In Ward 8, people are finding out they can’t get down 38th. That bus line has been diverted by George Floyd Square. That bus line also runs infrequently at peak times. I would like to see smaller buses running more frequently. Obviously, that’s not something the City Council of Minneapolis controls.
I want to see more transit, and I want to see it be something where you don’t have to plan so far in advance to make it to places on time. Transit needs to be something that you can just rely on. That’s not something you can do right now.
SWV: On the topic of George Floyd Square, the city’s been working through a listening process to figure out a long-term plan for the space. What do you think should happen there?
SS: The city is in a listening process. I have been disappointed with the lack of general conversation. I know the meetings, which they call “co-creation meetings,” have been going on. I feel that a lot of people in and around the square in the ward feel like they have not been a part of the conversation, or that a really robust conversation has not happened. I think that’s really let us down.
This place is a defining place in our city right now, whether we like it or not. We should be having a much stronger conversation about what we want out of this place or what it should look like. We need to figure out what needs to change for community members to feel like they’re ready for something new. I just don’t think that conversation has been happening to the level that it needs to happen.
SWV: Public Works was one of the big issues people identified as one they wanted us to focus our coverage on. Are there any Public Works policies you would push to change, be it snow removal policies or anything else?

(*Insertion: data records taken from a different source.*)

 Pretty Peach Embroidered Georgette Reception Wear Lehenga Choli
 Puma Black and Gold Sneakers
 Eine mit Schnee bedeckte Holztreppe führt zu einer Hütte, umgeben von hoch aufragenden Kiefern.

SS: I’m really curious to see if we can get a study on municipal sidewalk shoveling. I’m really curious to see what that study comes up with.
I think the city should almost certainly take over the Pedestrian Priority Network. It’s about 300 miles. Our sidewalks are a public good, not a summertime luxury.

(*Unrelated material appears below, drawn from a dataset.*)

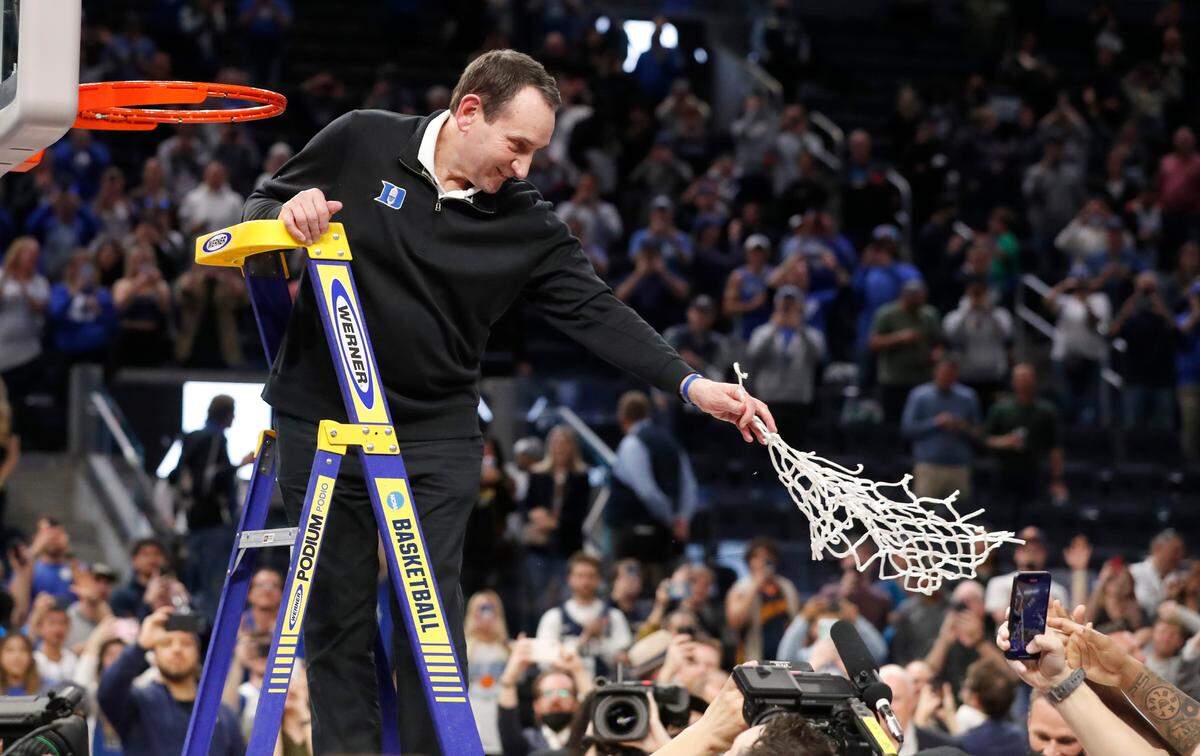 Duke head coach Mike Krzyzewski hands the net to his players after cutting it down after Duke’s 78-69 victory over Arkansas in the NCAA Tournament West Regional finals at the Chase Center in San Francisco, Calif., Saturday, March 26, 2022.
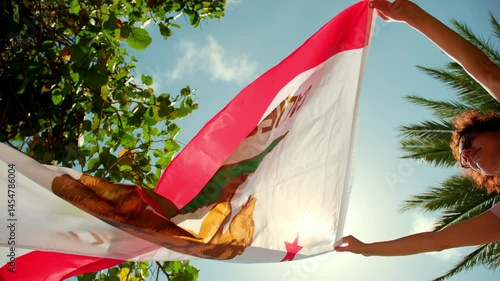 A woman holding the State California flag against a strong wind, with a background of clear blue sky and tropical trees.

The Bancroft neighborhood has a shoveling program. They have a goal of shoveling the entire neighborhood. I’m hoping to connect with them about what they’re doing and what they’re seeing. I’m very curious to see how we can get the entire city shoveled to the level that it needs to be shoveled.
I don’t think the sidewalks are accessible in the winter to even young, fit people like myself. After a recent snow in December, I walked to the Post Office. It’s about two miles. It took three hours and I took a nap afterwards because I was exhausted from climbing over ice banks and snow banks and going around this and around that. That’s not the sign of an accessible network.
SWV: What would you do differently than Andrea Jenkins?
SS: I have a vision, and I think I share this vision with a lot of people in the ward. I think this city should be a place that’s kinder and safer. I think that’s a city that treats everyone with dignity. I think it’s a city that has a public safety department and everything that’s housed in it is keeping us safe in the ways that we need.
We aren’t getting to that place with the current leadership that we have. I think a lot of people in the ward have a vision for where we could be, but see that we aren’t on our way there. I want to take us there.
SWV: What’s something about you as a person that you think a lot of people may not know?
SS: Most people don’t know me at all! If they do know me, they know that I was shot in the face. As a kid, I lived overseas in Kyrgyzstan.
SWV: What were you doing in Kyrgyzstan?
SS: My parents were missionaries.
SWV: Any other issues we didn’t cover that you want to talk about?
SS: We didn’t really cover the fact that we’re in a climate crisis, or that we’re in a pollution crisis in certain neighborhoods. I think we need to address our environmental justice issues and the environmental crisis head on. I support the Urban Farm at East Phillips. I think that neighborhood and North Minneapolis have been burdened with pollution for a century now. I think it’s time we listen to those neighborhoods about the asthma, and the heart issues, and what industrial waste has been doing to their neighborhoods and to our planet.
I want a Minneapolis where we have healthy people on a healthy planet.